ジョイナー(右)と記念撮影する上治氏(上治氏提供)
ジョイナー(右)と記念撮影する上治氏(上治氏提供)

 五輪、それは多くの企業にとっても4年に一度の存在感を示す最高の機会であり、とりわけスポーツメーカーにとってはビッグチャンスである。選手を通じていかに商品の優秀性を見せ、証明できるか。チームや個人とのスポンサー契約は、ブランドイメージの向上や訴求に最も効果のあるマーケティング戦略だ。

 その背景のもと、今思い出しても鳥肌が立つほどの衝撃を受けたのはフローレンス・ジョイナーである。

 1988年7月16日。ソウル五輪の出場選考会を兼ねた全米陸上選手権がインディアナポリスで開催された。ミズノを国際ブランドとして構築せよ、とのミッションを受けた我々は、五輪の花形種目である陸上の男女100メートルに注目していた。

 男子では前年のローマ世界陸上でカール・ルイスと契約済みだったが、彼とて生身の人間、何が起こるか分からない。もう一人、看板になる選手が欲しかった。その目前で、ジョイナーが31年たっても破られていない不滅の世界記録、10秒49を打ち立てたのだ。

 我々は感動を受けつつも、ただちに情報収集に動いた。当時、選手がシューズのラインをマスキング(ラインをスプレーやガムテープで隠す)しているときは、契約メーカーがないというサインだった。レース後、ジョイナーのマネジャーにダメもとでコンタクトしたところ「今はどこのメーカーとも契約していない」との返答。すぐにシューズを試したいという本人に届けたら、フィーリングが合った。多少の要望こそあったが、五輪モデルの開発が始まった。

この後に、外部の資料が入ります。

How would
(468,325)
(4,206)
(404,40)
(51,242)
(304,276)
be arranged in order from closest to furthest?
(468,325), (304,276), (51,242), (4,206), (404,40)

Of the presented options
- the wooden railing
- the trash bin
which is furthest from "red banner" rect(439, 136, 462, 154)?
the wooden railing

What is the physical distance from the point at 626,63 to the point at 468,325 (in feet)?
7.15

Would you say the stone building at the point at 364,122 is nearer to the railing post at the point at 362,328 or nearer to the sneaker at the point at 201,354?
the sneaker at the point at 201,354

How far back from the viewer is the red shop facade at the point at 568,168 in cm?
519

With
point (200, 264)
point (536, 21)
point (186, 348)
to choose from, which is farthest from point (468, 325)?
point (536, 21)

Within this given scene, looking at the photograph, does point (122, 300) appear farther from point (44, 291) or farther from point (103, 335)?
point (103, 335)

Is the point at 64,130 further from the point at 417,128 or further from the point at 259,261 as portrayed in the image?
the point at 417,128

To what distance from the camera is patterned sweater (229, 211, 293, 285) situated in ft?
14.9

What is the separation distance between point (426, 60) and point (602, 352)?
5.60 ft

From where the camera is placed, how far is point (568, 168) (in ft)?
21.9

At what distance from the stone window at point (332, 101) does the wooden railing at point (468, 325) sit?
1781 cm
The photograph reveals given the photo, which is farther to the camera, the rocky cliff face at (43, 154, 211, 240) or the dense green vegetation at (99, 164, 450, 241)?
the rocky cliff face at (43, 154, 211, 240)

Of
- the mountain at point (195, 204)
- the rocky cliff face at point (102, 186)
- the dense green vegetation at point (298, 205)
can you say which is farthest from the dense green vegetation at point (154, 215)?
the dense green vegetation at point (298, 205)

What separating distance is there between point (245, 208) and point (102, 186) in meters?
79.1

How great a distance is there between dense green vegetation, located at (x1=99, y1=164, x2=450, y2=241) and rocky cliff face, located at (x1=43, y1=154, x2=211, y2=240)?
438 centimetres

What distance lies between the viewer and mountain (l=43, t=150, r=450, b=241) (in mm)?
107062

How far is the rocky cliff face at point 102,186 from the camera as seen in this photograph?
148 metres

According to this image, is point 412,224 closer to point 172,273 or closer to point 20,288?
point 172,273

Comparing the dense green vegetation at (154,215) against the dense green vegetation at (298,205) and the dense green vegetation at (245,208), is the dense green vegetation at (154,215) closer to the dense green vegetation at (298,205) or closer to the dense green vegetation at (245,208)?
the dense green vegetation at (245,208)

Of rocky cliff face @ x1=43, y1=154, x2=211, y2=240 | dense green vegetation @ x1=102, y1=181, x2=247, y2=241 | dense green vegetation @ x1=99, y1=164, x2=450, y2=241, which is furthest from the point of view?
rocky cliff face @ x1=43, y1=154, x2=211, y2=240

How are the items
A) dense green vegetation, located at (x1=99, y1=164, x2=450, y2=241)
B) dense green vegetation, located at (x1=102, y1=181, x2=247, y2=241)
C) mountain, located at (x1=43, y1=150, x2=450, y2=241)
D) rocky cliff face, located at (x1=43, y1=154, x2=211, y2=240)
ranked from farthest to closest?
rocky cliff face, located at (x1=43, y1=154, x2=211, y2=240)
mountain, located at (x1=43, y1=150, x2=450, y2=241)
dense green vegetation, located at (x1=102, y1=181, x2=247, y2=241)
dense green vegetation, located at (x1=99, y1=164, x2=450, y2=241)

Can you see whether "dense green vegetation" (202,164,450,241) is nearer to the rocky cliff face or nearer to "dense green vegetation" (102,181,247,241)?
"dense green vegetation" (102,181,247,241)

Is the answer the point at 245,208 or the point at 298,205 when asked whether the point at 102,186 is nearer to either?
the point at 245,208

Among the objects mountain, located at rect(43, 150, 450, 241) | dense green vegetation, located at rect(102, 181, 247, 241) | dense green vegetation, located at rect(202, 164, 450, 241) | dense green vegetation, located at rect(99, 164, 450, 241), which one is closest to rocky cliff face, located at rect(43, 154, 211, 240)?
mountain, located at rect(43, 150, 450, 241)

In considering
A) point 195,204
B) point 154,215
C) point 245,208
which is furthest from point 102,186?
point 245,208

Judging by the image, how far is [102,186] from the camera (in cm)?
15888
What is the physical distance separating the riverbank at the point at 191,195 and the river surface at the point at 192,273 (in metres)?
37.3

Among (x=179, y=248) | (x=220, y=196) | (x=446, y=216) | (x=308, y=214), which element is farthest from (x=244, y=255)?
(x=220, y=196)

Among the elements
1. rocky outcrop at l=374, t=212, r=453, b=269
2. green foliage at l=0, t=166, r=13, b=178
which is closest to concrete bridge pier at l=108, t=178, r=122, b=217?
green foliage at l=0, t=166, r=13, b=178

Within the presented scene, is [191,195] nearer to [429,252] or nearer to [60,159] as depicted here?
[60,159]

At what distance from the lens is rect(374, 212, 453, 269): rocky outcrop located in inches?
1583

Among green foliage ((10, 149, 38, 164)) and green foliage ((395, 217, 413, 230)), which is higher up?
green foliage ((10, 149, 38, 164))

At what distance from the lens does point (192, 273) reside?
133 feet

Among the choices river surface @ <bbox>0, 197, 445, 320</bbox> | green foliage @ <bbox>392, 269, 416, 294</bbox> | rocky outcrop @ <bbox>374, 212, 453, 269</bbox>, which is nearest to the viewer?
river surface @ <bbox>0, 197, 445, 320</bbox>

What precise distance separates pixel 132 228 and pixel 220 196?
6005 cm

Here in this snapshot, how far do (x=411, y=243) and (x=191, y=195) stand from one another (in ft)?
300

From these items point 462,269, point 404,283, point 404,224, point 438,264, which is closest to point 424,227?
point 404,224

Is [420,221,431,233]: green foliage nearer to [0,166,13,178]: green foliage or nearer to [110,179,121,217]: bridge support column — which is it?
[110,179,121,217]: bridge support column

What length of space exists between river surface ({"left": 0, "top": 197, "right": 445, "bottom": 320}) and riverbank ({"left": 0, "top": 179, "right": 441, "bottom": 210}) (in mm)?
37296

 彼女は84年ロス五輪100メートルで銀メダルを獲得して以降、急激に記録が伸び、体も筋肉質になったことでドーピングのうわさがつきまとっていたが、ソウルの100メートルでは金、200メートルでも21秒34の世界新を樹立した。我々はレース後に祝勝会を予定し、競技場の出口で待っていたが、ジョイナーは1時間過ぎても現れない。ドーピング検査で陽性反応が出たのではと一瞬、不安になったが、約1時間後に何事もなく現れた。レース後の採尿でなかなか尿が出なかっただけだった。

 この大会でミズノのシューズは男女の100、200メートルで日本のメーカーとして初めて金メダルを獲得した。ジョイナーとルイスの使用したシューズは売り上げ、ブランド訴求力向上に多大な貢献があった。

 ジョイナーは大学で心理学を学び、ファッションや自らの筋肉美をどう表現するかのセンスが抜群だった。爪を長く伸ばしてカラフルなマニキュアを施し、レーシングウェアを片足だけ見せるビジュアルに大変にこだわった。89年に現役を引退し、のちに出産。ソウルのわずか10年後の98年9月21日に、心臓発作で帰らぬ人となった。疾走するかのごとく、38歳の若さで人生に幕を下ろした。

 多くのスターを生んできた男女100メートル。来年は誰が地球最速ランナーの称号を手にするのか、今から楽しみである。